Krefeld New York Jazz wie auf den Straßen von Brooklyn

Krefeld · Das Chris Speed Trio versetzte das Publikum im Theaterfoyer in die Stimmung einer Abenddämmerung in New York.

Ein Saxofon-Trio, dessen Mitglieder über viele Jahre hinweg durch die einerseits harte, andererseits an Inspirationen überreiche Schule der New Yorker Jazz-Szene gegangen sind, gastierte auf Einladung des Jazzklubs Krefeld im Glasfoyer des Stadttheaters. Chris Speed, als Sideman begehrt und doch lange ein Geheimtipp, brachte Chris Tordini am Kontrabass und Dave King am Schlagzeug mit und hatte versprochen, zwar auch diesmal intelligent, aber nicht so intellektuell zu musizieren, wie in den letzten Jahren. Und das gelang ihm auch prächtig. Von einem einzigen Titel abgesehen, verzichtete Speed völlig auf das Überblasen als Ausdrucksmittel, kam ganz im Gegenteil mit erstaunlich wenig Druckvariationen aus und erzielte dennoch cinen absolut verbindlichen Ton und eine klare und schlüssige Phrasierung. Gestützt auf exzellente Finger- und Atemtechnik ließ er seiner Experimentierfreude dabei freien Lauf, ließ vor allem im älteren Teil des Publikums manch schöne Erinnerung an die Musik der Trios von Sonny Rollins und Joe Henderson aufsteigen. Am stärksten präsent von den großen Alten war wohl der Geist von Ornette Coleman.

Raum ließ der Bandleader auch seinen famosen Mitstreitern. Tordini verfolgte dabei häufig das Ziel, das auf dem Saxofon Gesagte auf seinem Instrument zu bestätigen, kommunizierte manchmal auf ähnliche Weise mit dem Schlagzeug, äußerte sich in seinen Soli aber um so selbstständiger und erntete mehr als einmal begeisterten Zwischenapplaus. King seinerseits fächerte ein weites Spektrum an Stilen und Genres auf, aus denen er schöpfte, mit ausgeprägtem Temperament und Profil, doch stets Ensemble-dienlich.

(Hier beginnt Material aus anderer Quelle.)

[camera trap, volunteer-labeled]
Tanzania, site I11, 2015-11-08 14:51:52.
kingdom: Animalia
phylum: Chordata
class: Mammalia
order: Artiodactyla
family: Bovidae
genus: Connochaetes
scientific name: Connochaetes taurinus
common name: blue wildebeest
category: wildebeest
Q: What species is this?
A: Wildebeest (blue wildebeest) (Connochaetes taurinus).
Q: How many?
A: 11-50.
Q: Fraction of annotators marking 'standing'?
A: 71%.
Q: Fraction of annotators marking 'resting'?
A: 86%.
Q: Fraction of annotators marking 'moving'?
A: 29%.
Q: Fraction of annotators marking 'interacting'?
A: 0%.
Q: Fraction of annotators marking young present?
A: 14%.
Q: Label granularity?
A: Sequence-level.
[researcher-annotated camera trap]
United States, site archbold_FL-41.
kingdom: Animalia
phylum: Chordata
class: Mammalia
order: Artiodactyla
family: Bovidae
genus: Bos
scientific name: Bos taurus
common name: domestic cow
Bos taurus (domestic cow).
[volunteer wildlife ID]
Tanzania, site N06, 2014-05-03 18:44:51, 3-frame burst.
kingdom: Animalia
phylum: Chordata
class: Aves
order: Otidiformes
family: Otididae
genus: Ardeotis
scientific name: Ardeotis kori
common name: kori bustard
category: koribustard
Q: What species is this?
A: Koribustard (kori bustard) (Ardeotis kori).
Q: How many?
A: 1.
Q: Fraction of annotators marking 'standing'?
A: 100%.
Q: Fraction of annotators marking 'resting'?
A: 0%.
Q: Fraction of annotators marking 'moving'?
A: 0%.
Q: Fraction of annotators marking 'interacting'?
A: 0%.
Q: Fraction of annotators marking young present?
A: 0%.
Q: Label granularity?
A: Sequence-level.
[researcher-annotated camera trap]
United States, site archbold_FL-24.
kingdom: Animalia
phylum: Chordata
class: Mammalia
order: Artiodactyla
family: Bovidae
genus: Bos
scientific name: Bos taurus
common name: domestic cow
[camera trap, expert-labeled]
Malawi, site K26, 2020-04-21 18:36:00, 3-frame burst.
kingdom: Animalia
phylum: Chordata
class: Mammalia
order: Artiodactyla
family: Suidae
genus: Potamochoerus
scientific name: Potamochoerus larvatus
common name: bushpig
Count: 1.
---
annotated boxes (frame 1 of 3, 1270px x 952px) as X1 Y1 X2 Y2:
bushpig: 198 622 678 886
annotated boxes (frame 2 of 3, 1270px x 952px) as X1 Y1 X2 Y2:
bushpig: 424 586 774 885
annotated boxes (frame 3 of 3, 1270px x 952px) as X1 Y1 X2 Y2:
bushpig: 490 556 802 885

So entstand eine stellenweise geradezu magische Bebop-Handschrift, in der etliche Eigenkompositionen und wenige Übernahmen nahtlos verschmolzen.

Von besonders intensiver lyrischer Qualität war der Titel "At The Ende Of The Day". Man konnte den Eindruck gewinnen, als streife das Saxofon ganz allein, quasi ohne Spieler, entspannt aber auch neugierig durch die Straßen von Queens oder Brooklyn, während sich die Abenddämmerung senkt.

Vermutlich muss man lange in New York gelebt und gewirkt haben, um sich jene unverwechselbare Mischung aus innerer Spannung und äußerer Coolness anzueignen, wie man sie bei Musikern unterschiedlicher Genres und anderen Künstlern aus dieser Stadt und nur aus dieser Stadt immer wieder antrifft. Das Publikum im Glasfoyer jedenfalls war hingerissen und forderte Zugabe.